[Some records]
— BEGIN —
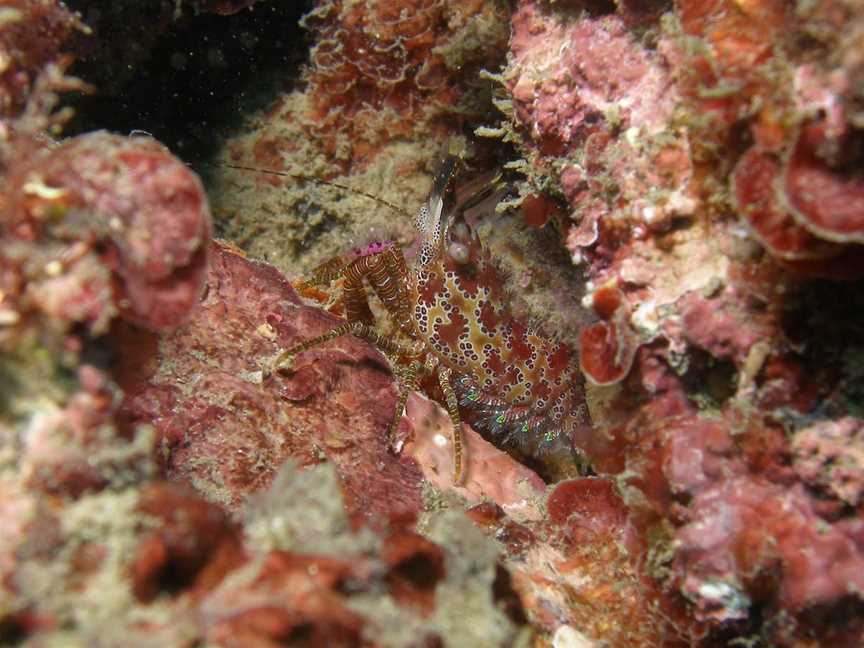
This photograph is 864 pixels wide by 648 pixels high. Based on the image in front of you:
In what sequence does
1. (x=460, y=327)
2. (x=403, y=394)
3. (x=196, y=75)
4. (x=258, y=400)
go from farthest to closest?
(x=196, y=75) < (x=460, y=327) < (x=403, y=394) < (x=258, y=400)

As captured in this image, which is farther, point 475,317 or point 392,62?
point 392,62

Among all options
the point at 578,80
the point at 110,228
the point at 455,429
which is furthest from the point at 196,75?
the point at 110,228

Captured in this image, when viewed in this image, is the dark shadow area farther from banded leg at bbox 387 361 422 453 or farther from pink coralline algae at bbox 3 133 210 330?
pink coralline algae at bbox 3 133 210 330

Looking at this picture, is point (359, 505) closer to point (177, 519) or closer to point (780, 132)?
point (177, 519)

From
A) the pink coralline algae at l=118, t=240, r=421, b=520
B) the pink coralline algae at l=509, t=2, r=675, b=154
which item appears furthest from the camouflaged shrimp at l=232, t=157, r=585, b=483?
the pink coralline algae at l=509, t=2, r=675, b=154

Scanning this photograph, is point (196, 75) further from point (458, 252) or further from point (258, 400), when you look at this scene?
point (258, 400)

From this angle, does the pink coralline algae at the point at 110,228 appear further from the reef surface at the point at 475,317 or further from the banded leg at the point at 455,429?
the banded leg at the point at 455,429

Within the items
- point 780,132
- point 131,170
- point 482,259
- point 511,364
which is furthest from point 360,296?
point 780,132

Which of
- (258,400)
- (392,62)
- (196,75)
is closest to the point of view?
(258,400)

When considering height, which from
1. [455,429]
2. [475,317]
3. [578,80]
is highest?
— END —
* **Set problem**
Put each line of the records above into a JSON list of strings, one string per line, omitting blank lines and the pictures.

* **Response to this exercise**
[
  "This photograph is 864 pixels wide by 648 pixels high. Based on the image in front of you:",
  "In what sequence does",
  "1. (x=460, y=327)",
  "2. (x=403, y=394)",
  "3. (x=196, y=75)",
  "4. (x=258, y=400)",
  "go from farthest to closest?",
  "(x=196, y=75) < (x=460, y=327) < (x=403, y=394) < (x=258, y=400)",
  "As captured in this image, which is farther, point 475,317 or point 392,62?",
  "point 392,62",
  "Among all options",
  "the point at 578,80",
  "the point at 110,228",
  "the point at 455,429",
  "which is furthest from the point at 196,75?",
  "the point at 110,228",
  "Captured in this image, when viewed in this image, is the dark shadow area farther from banded leg at bbox 387 361 422 453 or farther from pink coralline algae at bbox 3 133 210 330?",
  "pink coralline algae at bbox 3 133 210 330",
  "Looking at this picture, is point (359, 505) closer to point (177, 519) or closer to point (780, 132)?",
  "point (177, 519)",
  "From",
  "A) the pink coralline algae at l=118, t=240, r=421, b=520",
  "B) the pink coralline algae at l=509, t=2, r=675, b=154",
  "which item appears furthest from the camouflaged shrimp at l=232, t=157, r=585, b=483?",
  "the pink coralline algae at l=509, t=2, r=675, b=154",
  "Scanning this photograph, is point (196, 75) further from point (458, 252) or further from point (258, 400), when you look at this scene?",
  "point (258, 400)",
  "From this angle, does the pink coralline algae at the point at 110,228 appear further from the reef surface at the point at 475,317 or further from the banded leg at the point at 455,429?",
  "the banded leg at the point at 455,429",
  "Within the items",
  "- point 780,132",
  "- point 131,170",
  "- point 482,259",
  "- point 511,364",
  "which is furthest from point 360,296?",
  "point 780,132",
  "Which of",
  "- (258,400)",
  "- (392,62)",
  "- (196,75)",
  "is closest to the point of view?",
  "(258,400)",
  "When considering height, which from",
  "1. [455,429]",
  "2. [475,317]",
  "3. [578,80]",
  "is highest?"
]